Cover of co-authored article by Prime Minister Dr. the Hon. Timothy Harris and CARPHA Executive Director, Dr. James Hospedales published in the G20 Meeting's official conference book.

(Press Unit in the Office of the Prime Minister)

BASSETERRE, St. Kitts -– There are many risks associated with climate change, as it has an inextricable link to increased non-communicable diseases (NCDs), particularly in Small Island Development States (SIDS), according to Prime Minister, Dr. the Honourable Timothy Harris.

An article on this topic was co-authored by Prime Minister Harris and Executive Director of the Caribbean Public Health Agency (CARPHA) Dr. James Hospedales. The article was published in the November/December issue of the G20 Buenos Aires publication, which is the official conference book for the upcoming Nov. 30 to Dec. 1 G20 Meeting in Argentina.

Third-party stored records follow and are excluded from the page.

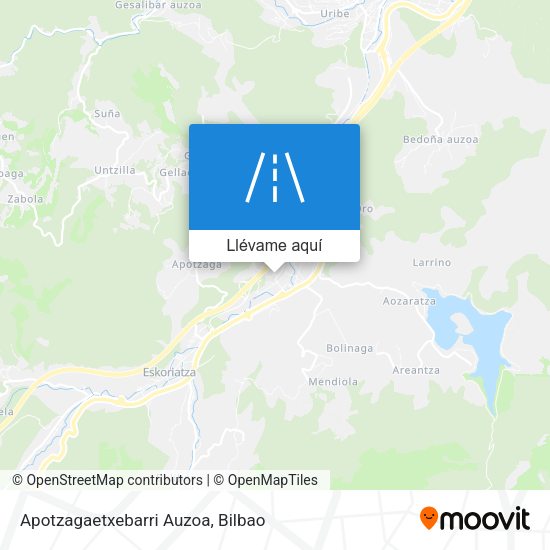 Mapa Apotzagaetxebarri Auzoa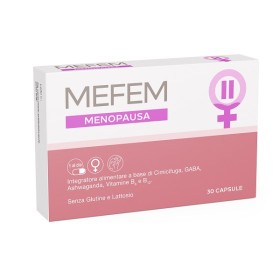 Istituto Ganassini Mefem Menopausa 30 Capsule Senza Glutine E Senza Lattosio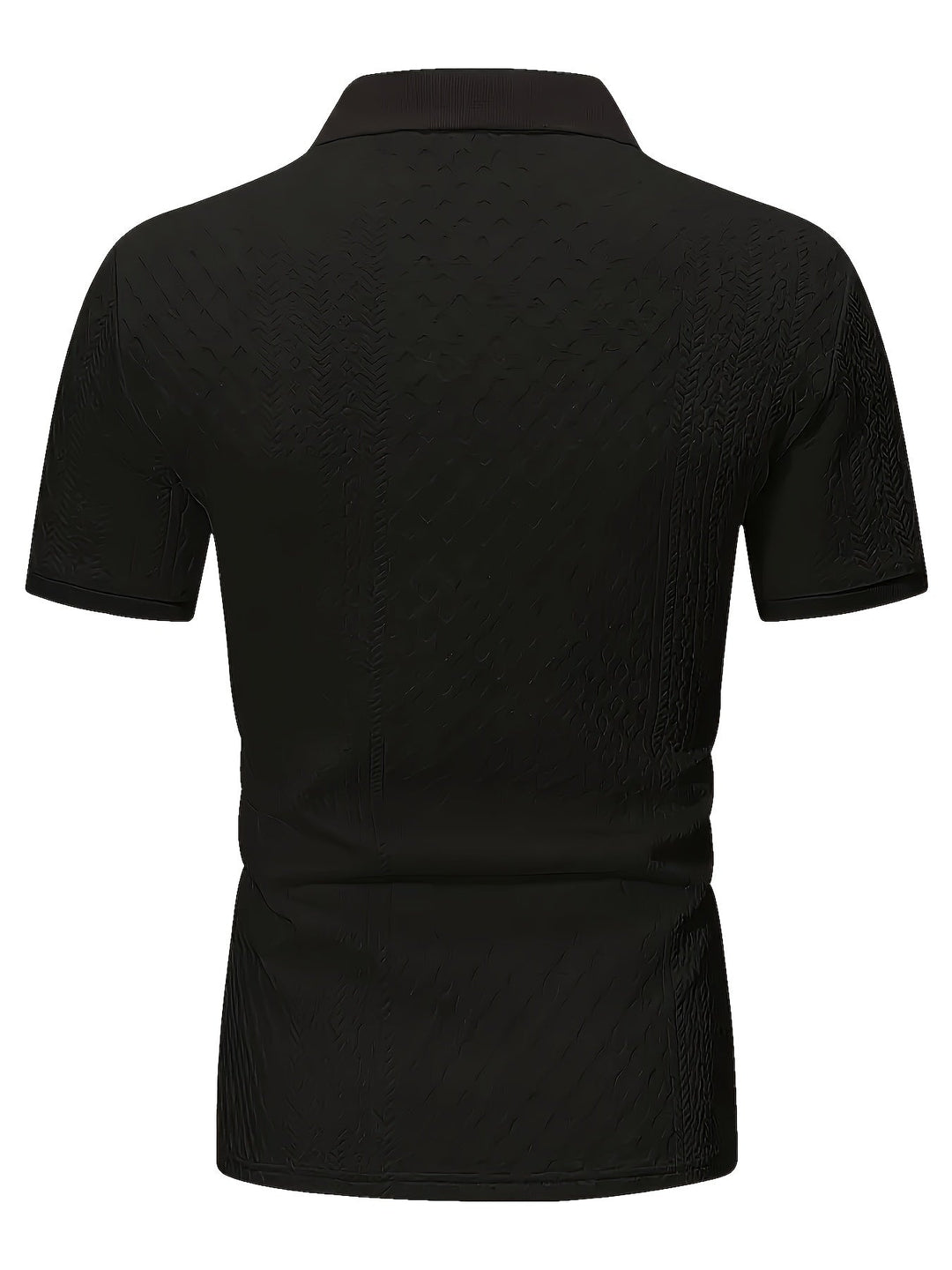 Harrington | Teksturowana koszulka polo do biura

“More must be done to protect small island and low-lying developing states from the escalating dual threats of rising temperatures and unhealthier populations,” Dr. Harris and Dr. Hospedales concluded in the article.

Dr. Harris, CARICOM’s lead Head on health matters, and Dr. Hospedales, the chair of the Defeat-NCD Partnership governing board, stated in the publication that climate change and NCDs are “two sides of the same coin” and that Small Island Developing States, like St. Kitts and Nevis, “are the most vulnerable to the impact of both climate change and NCDs.”

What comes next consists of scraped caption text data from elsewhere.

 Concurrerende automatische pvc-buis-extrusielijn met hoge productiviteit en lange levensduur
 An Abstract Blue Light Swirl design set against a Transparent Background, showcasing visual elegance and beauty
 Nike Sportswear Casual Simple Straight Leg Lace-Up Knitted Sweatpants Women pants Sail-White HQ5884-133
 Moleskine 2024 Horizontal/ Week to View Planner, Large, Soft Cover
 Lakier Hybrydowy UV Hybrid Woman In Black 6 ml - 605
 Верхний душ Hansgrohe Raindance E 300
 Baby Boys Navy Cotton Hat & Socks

“One link between climate and NCDs is the excessively large number of deaths among people with NCDs in the weeks and months after a large storm, given the disruption to services and reduced availability of medicines. Another link is food and nutrition security.

“We are witnessing the erosion of agriculture as more frequent storms, drought episodes and damage to coral reefs undermines food and nutrition security in SIDS. This leads to more consumption of cheap, low-quality imported food, leading to obesity and attendant NCDs,” the article stated.

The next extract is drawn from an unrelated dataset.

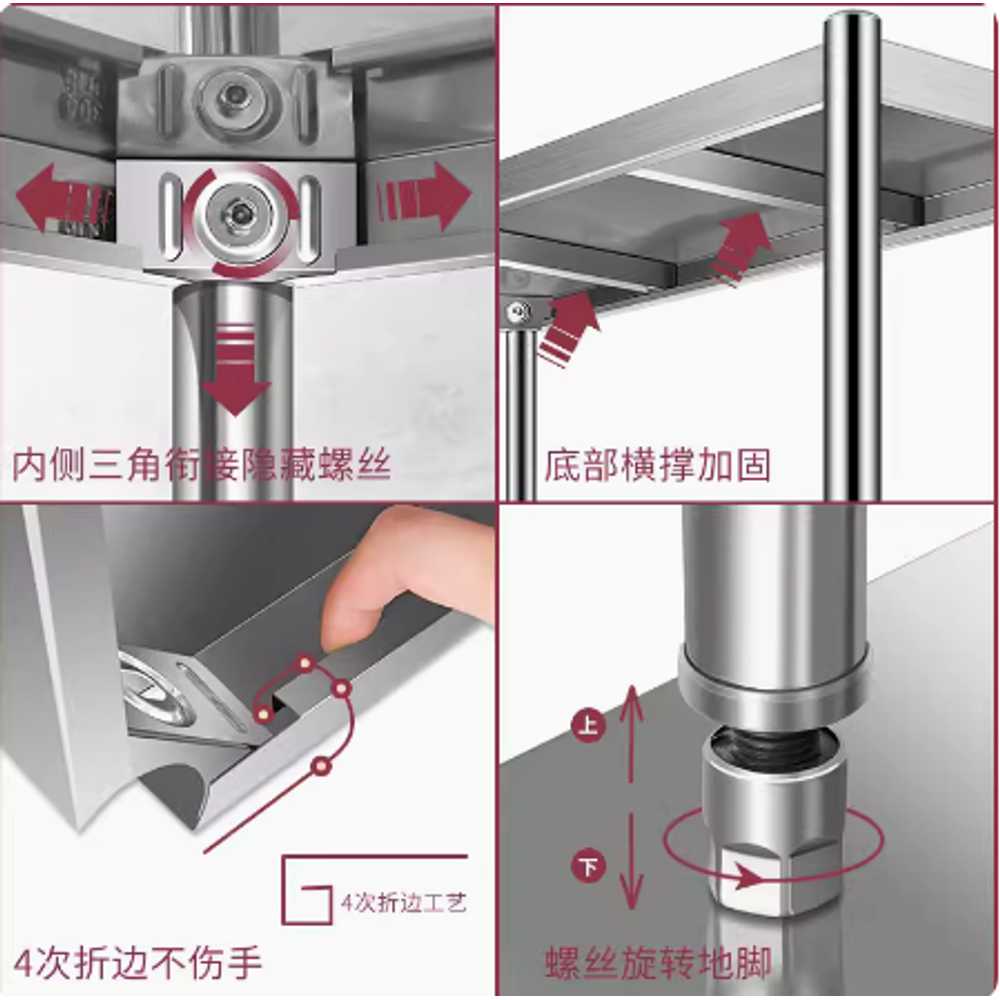 전자레인지 다이 전자렌지 수납장 에어프라이어 용품 60x35 두꺼운 - 상세 이미지 5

It stated that effective public policies and programmes must be implemented if countries are to turn the tide on the NCD epidemic. It suggested improving regulatory capacity for tobacco, alcohol, food, and medicines to reduce population risk levels and to increase access to treatment.

The article noted that both climate change and NCDs are typified by over-consumption of food, fossil fuel, tobacco and alcohol. It added, “Climate change in the Caribbean means hotter, drier weather, with more category four or five storms and inundation by above-average rainfall that leads to loss of life, property, agricultural crops and infrastructure. The social, economic and environmental implications are profound.”

Prime Minister Harris and Dr. Hospedales noted that the urgency of addressing these concerns demands that leaders develop and foster mutually beneficial and demonstrative partnerships without delay.

“There is no luxury of time when lives are at stake; livelihoods are in jeopardy; national competitiveness is under threat; our collective labour force is in crisis,” the article said. “Our SIDS economies become even more fragile under the crushing weight of the formidable challenges of climate change and NCDs.”

In September, Prime Minister Harris raised similar concerns when he addressed the 73rd Session of the United Nations (UN) General Assembly in New York City, U.S.A., and during the launch of the Defeat-NCD Partnership, which was held on the margins on the UN General Assembly.